De novo, não consta que essa questão já tenha sido suscitada em algum caso concreto. Nada impede, porém, que a discussão venha a surgir no futuro, caso algum agente decida levar o litígio direto para arbitragem, sem esperar pela conclusão de um eventual processo administrativo na ANEEL.
4.4. Alcance intertemporal da Convenção
O § 1o da Cláusula 25 da Convenção Arbitral estabelece que ela “não será aplicada aos procedimentos arbitrais instituídos antes da vigência desta CONVENÇÃO”. Nada fala, porém, sobre a aplicação da Convenção aos litígios que, ainda que surgidos após a sua vigência, tenham origem em fatos
ocorridos antes disso.
Essa pode parecer uma hipótese improvável na prática, pois a Convenção Arbitral, ainda que em uma versão diferente, se encontra em vigor desde agosto de 2007, há 17 anos, portanto. Seria concebível algum litígio surgir somente agora tendo por origem fatos anteriores a 2007?

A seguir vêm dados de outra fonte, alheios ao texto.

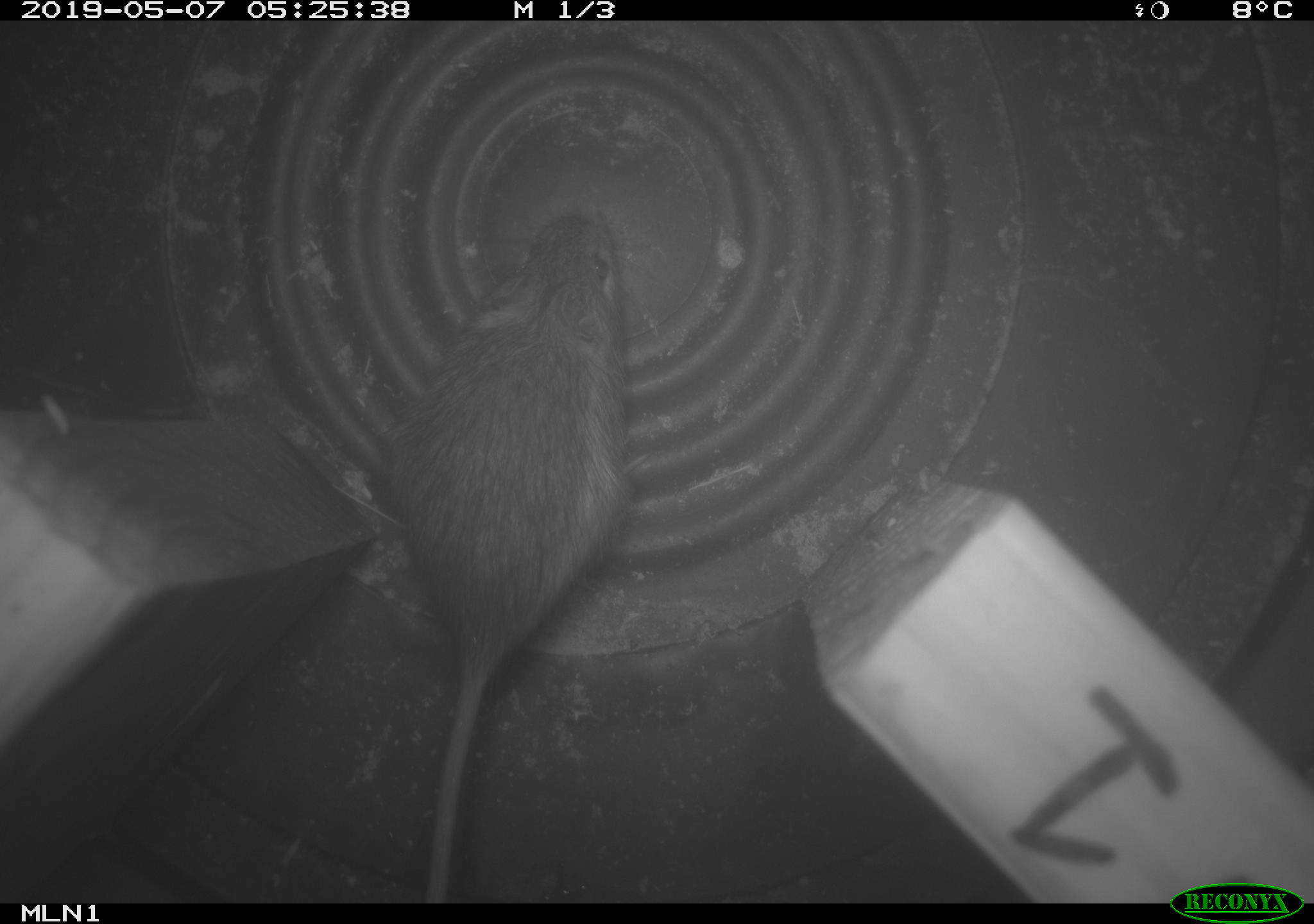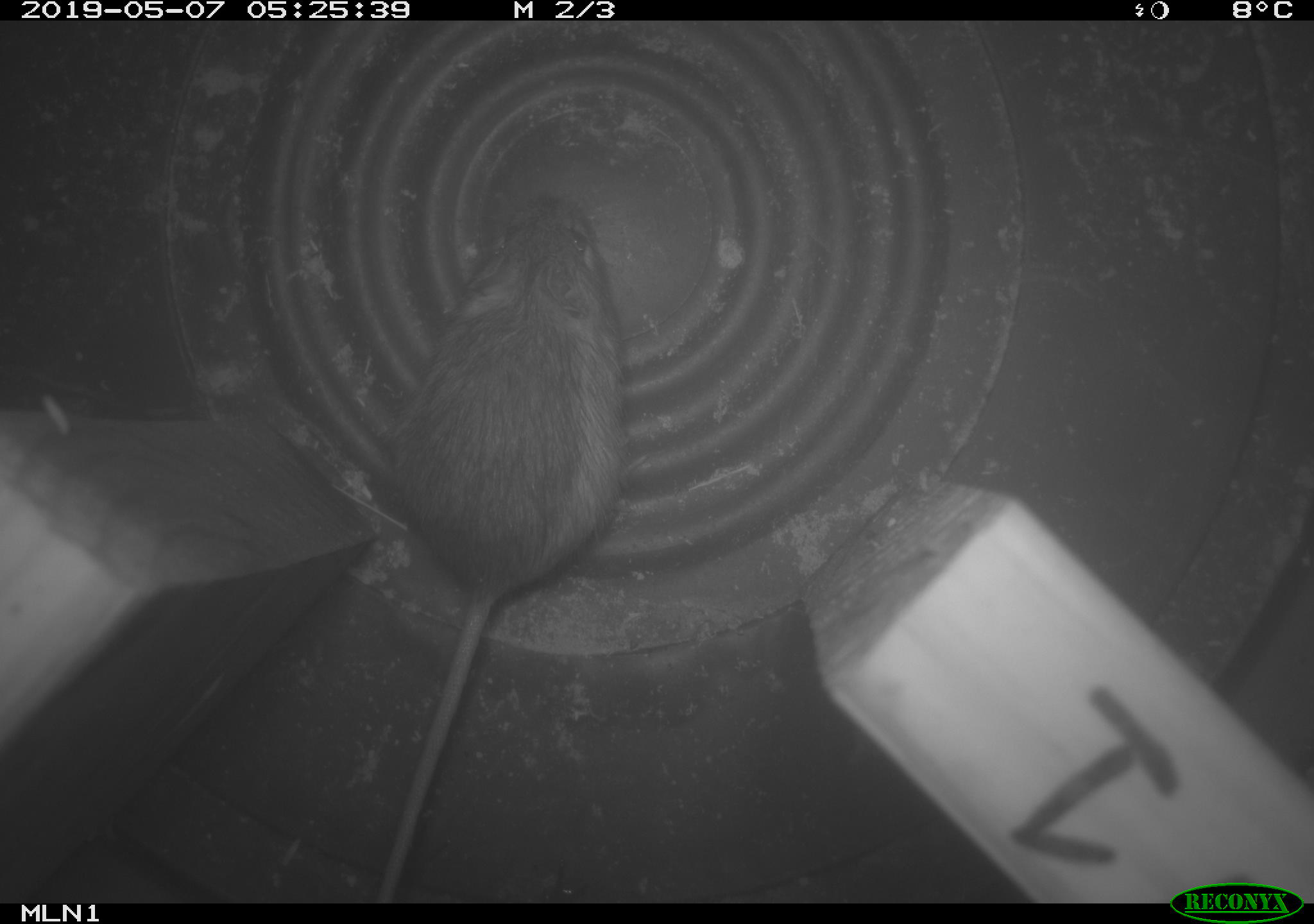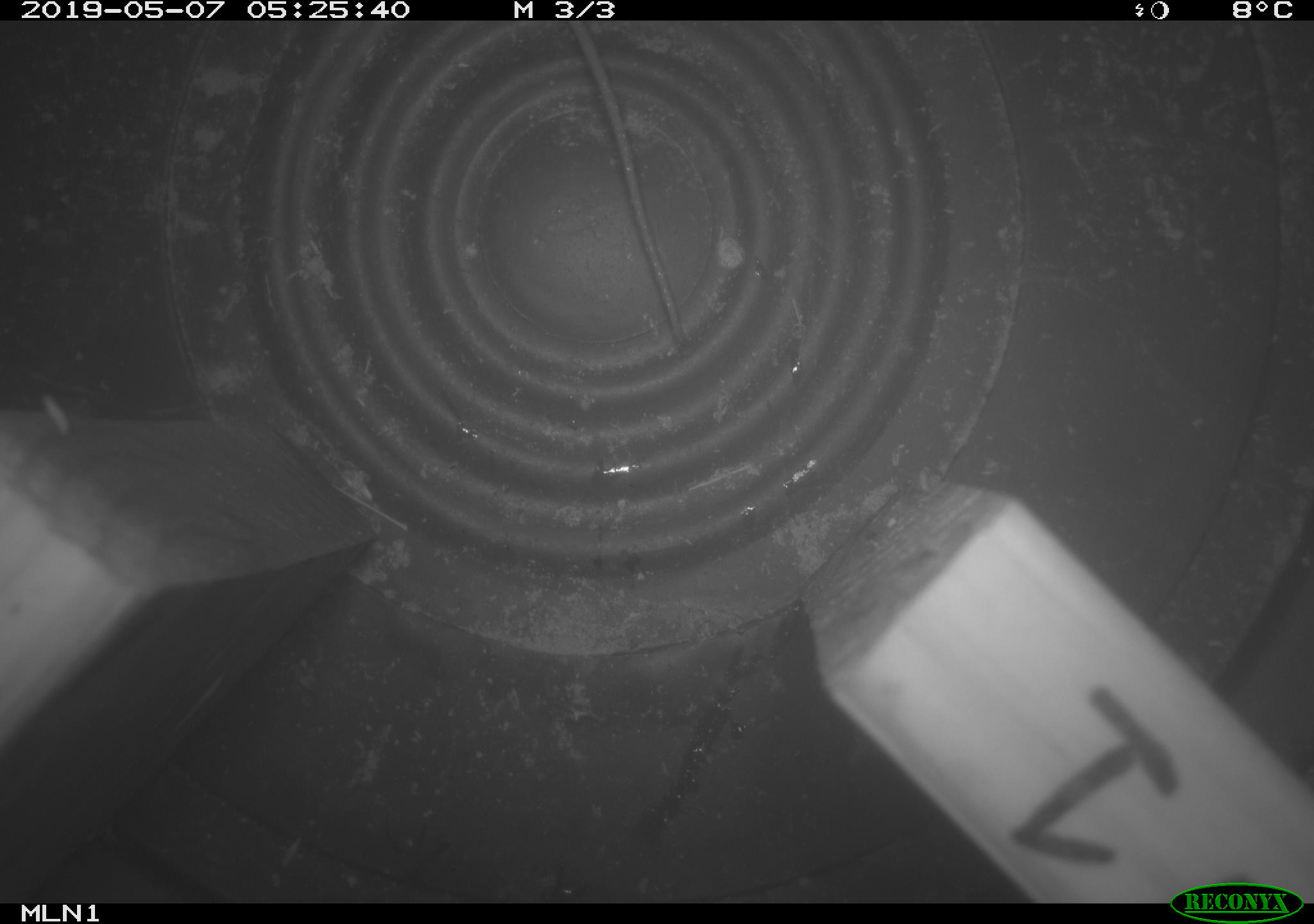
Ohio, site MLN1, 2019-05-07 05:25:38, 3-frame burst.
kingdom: Animalia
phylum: Chordata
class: Mammalia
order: Rodentia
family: Zapodidae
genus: Napaeozapus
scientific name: Napaeozapus insignis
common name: woodland jumping mouse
Woodland jumping mouse (Napaeozapus insignis).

No Setor Elétrico, porém, essa é uma hipótese perfeitamente plausível.
A crise energética que levou ao racionamento de 2001 e 2002, por exemplo, dá origem a importantes controvérsias que ainda poderão vir a ser objeto de procedimentos arbitrais ou, caso venha a prevalecer o entendimento de que a Convenção Arbitral a eles não se aplica, ações judiciais. Isso ocorre porque
atos da ANEEL que reconheciam créditos decorrentes daquele episódio foram logo atacados por mandados de segurança em que foram concedidas liminares suspendendo a exigibilidade de tais créditos. Como esses mandados de segurança ainda não foram definitivamente julgados, a cobrança dos créditos originados de fatos ocorridos em 2001 e 2002 poderá vir a ocorrer somente agora. Nesse caso, a cobrança deverá ser objeto de um requerimento de arbitragem ou de uma ação judicial?!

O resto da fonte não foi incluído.